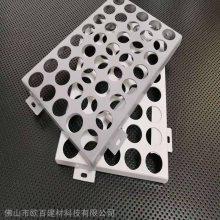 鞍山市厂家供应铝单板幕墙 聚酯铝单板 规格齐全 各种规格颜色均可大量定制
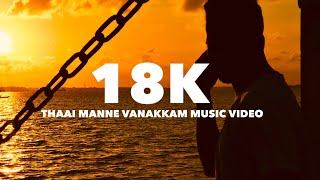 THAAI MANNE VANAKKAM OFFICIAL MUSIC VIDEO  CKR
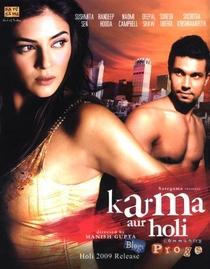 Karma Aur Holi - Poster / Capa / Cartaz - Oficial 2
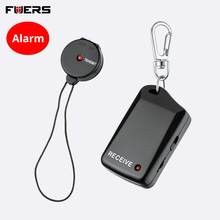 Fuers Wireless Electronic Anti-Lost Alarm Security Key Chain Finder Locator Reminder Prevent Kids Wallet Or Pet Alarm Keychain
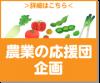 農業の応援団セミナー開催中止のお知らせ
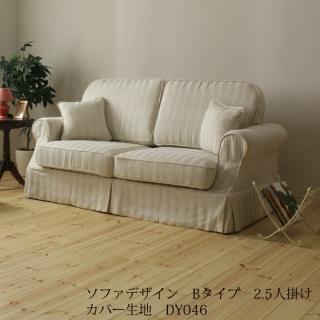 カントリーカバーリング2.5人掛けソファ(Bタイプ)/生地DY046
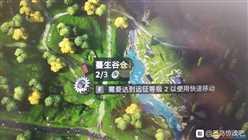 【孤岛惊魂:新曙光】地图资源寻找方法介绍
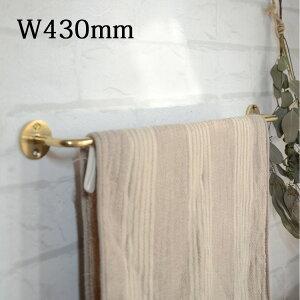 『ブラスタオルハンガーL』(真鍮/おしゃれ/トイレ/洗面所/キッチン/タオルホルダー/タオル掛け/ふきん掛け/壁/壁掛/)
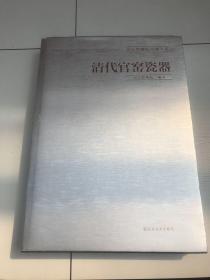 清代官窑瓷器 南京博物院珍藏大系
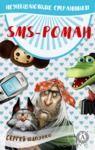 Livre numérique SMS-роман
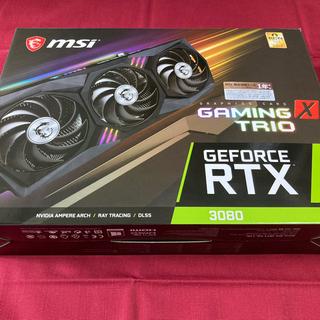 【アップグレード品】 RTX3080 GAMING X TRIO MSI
◆ ◆ ◆ ◆ ◆
• _Problem details_: Only the lines between the one containing "農業の応援団セミナー開催中止のお知らせ" and the last line of the listing above, both included, should be written out, exactly and without pictures.

• _Answer for this exercise_:
 農業の応援団セミナー開催中止のお知らせ
 カントリーカバーリング2.5人掛けソファ(Bタイプ)/生地DY046
 【孤岛惊魂:新曙光】地图资源寻找方法介绍
 『ブラスタオルハンガーL』(真鍮/おしゃれ/トイレ/洗面所/キッチン/タオルホルダー/タオル掛け/ふきん掛け/壁/壁掛/)
 清代官窑瓷器 南京博物院珍藏大系
 Livre numérique SMS-роман
 【アップグレード品】 RTX3080 GAMING X TRIO MSI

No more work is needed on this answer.